You might have heard about the notorious Cl0P ransomware gang making headlines recently. Well, they’re back at it, and this time they’ve set their sights on a few big names in the industry.
A Little Background
Let’s rewind a bit for those who might not be familiar with Cl0P. This ransomware first popped up in February 2019 as an offshoot of the CryptoMix ransomware variant. Its creators, also known as TA505, have been conducting large-scale spear-phishing campaigns, cleverly using verified and digitally signed binary to sidestep system defenses1.
Cl0P was initially known for its ‘double extortion‘ strategy – it would not only encrypt victim data but also steal it. If the victims didn’t cough up the ransom, the data would be published on the Cl0P^_-LEAKS website on Tor. But recently, it seems Cl0P prefers to focus more on data exfiltration than encryption.
The Recent Spree
Fast forward to May 27, 2023, and Cl0P started exploiting a hitherto unknown SQL injection vulnerability (CVE-2023-34362) in Progress Software’s MOVEit Transfer. They used a web shell named LEMURLOOT to infect internet-facing MOVEit Transfer web applications and snatch data from the underlying databases.

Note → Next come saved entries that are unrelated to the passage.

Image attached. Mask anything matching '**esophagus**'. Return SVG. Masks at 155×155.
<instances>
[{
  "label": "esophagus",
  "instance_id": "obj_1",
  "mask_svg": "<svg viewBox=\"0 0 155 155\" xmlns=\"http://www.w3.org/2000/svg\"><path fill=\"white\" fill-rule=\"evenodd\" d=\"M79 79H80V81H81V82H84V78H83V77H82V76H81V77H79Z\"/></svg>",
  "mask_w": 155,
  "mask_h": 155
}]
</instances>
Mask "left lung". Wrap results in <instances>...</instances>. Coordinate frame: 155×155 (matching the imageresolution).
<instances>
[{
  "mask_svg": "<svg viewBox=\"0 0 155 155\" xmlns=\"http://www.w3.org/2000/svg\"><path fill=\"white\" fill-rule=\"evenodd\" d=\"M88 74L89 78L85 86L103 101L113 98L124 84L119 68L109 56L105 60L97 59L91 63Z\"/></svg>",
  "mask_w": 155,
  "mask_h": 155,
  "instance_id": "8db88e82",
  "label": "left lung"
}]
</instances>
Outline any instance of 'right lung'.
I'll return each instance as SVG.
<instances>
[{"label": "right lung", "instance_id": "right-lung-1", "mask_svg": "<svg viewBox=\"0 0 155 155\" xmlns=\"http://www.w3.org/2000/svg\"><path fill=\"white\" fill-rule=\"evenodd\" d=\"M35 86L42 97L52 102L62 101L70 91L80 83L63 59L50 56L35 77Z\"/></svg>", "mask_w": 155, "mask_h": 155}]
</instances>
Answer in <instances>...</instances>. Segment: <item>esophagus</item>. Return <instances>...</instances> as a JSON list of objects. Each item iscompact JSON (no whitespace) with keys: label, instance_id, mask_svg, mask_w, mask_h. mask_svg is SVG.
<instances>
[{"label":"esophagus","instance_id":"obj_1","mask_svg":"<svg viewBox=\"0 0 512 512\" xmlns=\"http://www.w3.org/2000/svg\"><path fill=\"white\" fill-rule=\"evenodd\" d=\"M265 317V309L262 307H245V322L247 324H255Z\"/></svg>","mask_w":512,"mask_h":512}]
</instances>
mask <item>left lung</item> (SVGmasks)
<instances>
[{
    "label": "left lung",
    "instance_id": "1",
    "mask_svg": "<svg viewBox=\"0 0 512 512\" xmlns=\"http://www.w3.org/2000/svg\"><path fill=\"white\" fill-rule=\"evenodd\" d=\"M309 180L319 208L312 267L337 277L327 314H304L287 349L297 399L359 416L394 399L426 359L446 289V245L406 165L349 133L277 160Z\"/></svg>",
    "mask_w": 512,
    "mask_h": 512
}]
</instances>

This isn’t their first rodeo with MOVEit. Back in January 2023, they used a zero-day vulnerability (CVE-2023-0669) to target the GoAnywhere MFT platform. They claimed to have made off with data from around 130 victims in just 10 days. And now, they’re back to their old tricks with MOVEit Transfer.
The Latest Cl0P Victims
Now, let’s talk about who’s on the receiving end of these attacks. The victims include some pretty significant players in various sectors:
- Werum IT Solutions (http://werum.com)
- Schneider Electric (http://se.com)
- Siemens Energy (http://siemens-energy.com)
- UCLA (http://ucla.edu)
- AbbVie (http://abbvie.com)
These companies were listed on the Cl0P ransomware group’s blog as the latest victims of the MOVEit vulnerability.

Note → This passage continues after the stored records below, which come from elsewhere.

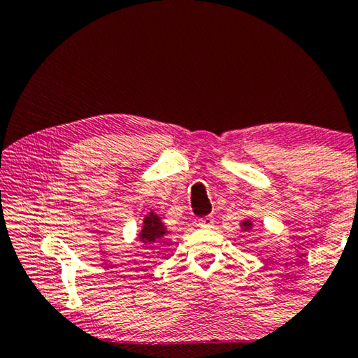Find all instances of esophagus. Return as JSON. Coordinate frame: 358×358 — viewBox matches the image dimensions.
<instances>
[{"label": "esophagus", "instance_id": "obj_1", "mask_svg": "<svg viewBox=\"0 0 358 358\" xmlns=\"http://www.w3.org/2000/svg\"><path fill=\"white\" fill-rule=\"evenodd\" d=\"M197 225L201 228H212L213 225V217L212 215H207V217H202L197 220Z\"/></svg>", "mask_w": 358, "mask_h": 358}]
</instances>
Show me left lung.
<instances>
[{"mask_svg":"<svg viewBox=\"0 0 358 358\" xmlns=\"http://www.w3.org/2000/svg\"><path fill=\"white\" fill-rule=\"evenodd\" d=\"M241 228L244 231H249L250 228H252V220H244L243 223H241Z\"/></svg>","mask_w":358,"mask_h":358,"instance_id":"obj_1","label":"left lung"}]
</instances>
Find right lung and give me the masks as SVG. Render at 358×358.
Wrapping results in <instances>:
<instances>
[{"mask_svg":"<svg viewBox=\"0 0 358 358\" xmlns=\"http://www.w3.org/2000/svg\"><path fill=\"white\" fill-rule=\"evenodd\" d=\"M169 234L167 227L161 220V217L156 212H149L143 220L141 231L138 234V239L143 244H154V246H161L165 243V236Z\"/></svg>","mask_w":358,"mask_h":358,"instance_id":"obj_1","label":"right lung"}]
</instances>
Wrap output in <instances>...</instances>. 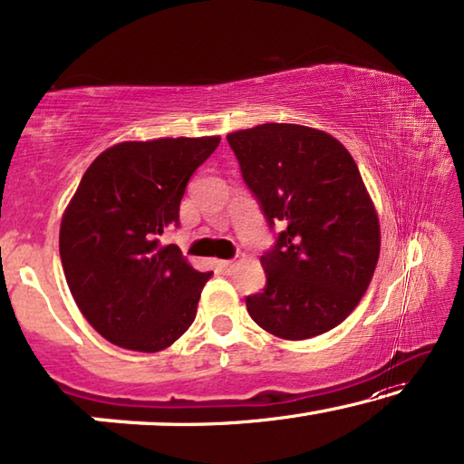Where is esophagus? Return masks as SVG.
Here are the masks:
<instances>
[{
    "label": "esophagus",
    "instance_id": "1",
    "mask_svg": "<svg viewBox=\"0 0 464 464\" xmlns=\"http://www.w3.org/2000/svg\"><path fill=\"white\" fill-rule=\"evenodd\" d=\"M219 268L221 272H226V275H232V272L237 270V262H232V259H221Z\"/></svg>",
    "mask_w": 464,
    "mask_h": 464
}]
</instances>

The Potential Impact of Data Leaks on the Targeted Companies
Now, let’s delve a little deeper into who these companies are and why a data leak could spell disaster for them.
Werum IT Solutions
Werum IT Solutions is a leading supplier of Manufacturing Execution Systems (MES) for the pharmaceutical and biopharmaceutical industries. They’re the brains behind some of the most critical software systems that ensure drugs are manufactured according to the necessary specifications. Imagine if their proprietary information or sensitive customer data were to fall into the wrong hands. It could not only damage their reputation but also potentially allow counterfeit drugs to flood the market.

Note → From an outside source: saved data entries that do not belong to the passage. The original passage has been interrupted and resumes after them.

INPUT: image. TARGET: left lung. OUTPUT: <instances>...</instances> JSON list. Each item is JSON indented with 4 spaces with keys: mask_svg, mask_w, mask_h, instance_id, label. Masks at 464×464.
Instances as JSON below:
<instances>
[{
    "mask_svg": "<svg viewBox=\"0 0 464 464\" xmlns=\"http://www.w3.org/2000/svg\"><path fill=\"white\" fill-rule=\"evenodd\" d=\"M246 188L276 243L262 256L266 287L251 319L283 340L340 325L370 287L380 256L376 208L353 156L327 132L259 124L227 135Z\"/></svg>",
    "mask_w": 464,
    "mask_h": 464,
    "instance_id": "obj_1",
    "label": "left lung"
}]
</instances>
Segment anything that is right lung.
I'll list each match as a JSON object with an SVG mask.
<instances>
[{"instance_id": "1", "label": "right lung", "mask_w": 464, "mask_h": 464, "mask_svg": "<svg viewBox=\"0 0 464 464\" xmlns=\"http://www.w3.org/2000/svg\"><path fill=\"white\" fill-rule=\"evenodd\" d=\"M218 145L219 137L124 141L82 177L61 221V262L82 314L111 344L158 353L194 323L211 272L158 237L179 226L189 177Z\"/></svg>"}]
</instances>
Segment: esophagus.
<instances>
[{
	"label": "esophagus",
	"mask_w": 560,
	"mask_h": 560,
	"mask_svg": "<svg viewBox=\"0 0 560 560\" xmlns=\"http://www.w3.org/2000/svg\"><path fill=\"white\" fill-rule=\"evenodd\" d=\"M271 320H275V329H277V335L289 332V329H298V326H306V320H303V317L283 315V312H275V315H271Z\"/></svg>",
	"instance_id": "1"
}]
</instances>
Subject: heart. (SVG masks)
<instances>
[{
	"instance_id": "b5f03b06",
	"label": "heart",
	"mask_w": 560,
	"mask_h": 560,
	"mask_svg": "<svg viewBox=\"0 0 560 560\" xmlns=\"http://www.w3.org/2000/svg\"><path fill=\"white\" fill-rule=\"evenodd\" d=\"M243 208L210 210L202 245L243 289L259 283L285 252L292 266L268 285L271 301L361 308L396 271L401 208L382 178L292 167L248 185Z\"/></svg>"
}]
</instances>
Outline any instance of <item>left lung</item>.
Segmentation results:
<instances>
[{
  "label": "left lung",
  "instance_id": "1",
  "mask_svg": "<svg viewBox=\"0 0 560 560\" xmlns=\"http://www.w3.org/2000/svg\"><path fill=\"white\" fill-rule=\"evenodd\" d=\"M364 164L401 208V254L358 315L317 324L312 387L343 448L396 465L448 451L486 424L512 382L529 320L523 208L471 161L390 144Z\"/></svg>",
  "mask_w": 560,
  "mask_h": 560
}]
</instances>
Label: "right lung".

Schneider Electric is a multinational corporation specializing in electrical equipment and energy management. They are responsible for vital infrastructure in many countries. Data leaks here could expose vulnerabilities in this infrastructure, potentially leading to power outages, industrial accidents, or worse. Not to mention the potential for industrial espionage.
Siemens Energy is another giant in the field of energy production and related services. A data breach here could reveal sensitive information about energy grids and power plants. The data could be exploited by malicious actors to disrupt power supply, causing chaos and economic damage. It could also provide valuable intellectual property to competitors.
The University of California, Los Angeles (UCLA) is one of the most prestigious universities in the United States. A data leak here could expose personal information of students and staff, research data, financial information, and other confidential data. The implications range from identity theft to the potential compromise of groundbreaking research.
Last but not least, AbbVie is a pharmaceutical company known for its research and development in areas such as immunology, oncology, and neuroscience. Leaked data could reveal sensitive details about ongoing research, potentially allowing competitors to get ahead or even enabling the creation of counterfeit medications. Personal data about patients involved in trials could also be exposed, leading to privacy breaches.
In short, for all these companies, a data leak could lead to a loss of trust, reputational damage, regulatory fines, and a potential competitive disadvantage. It’s not just about the companies themselves – the ripple effects could affect us all in various ways.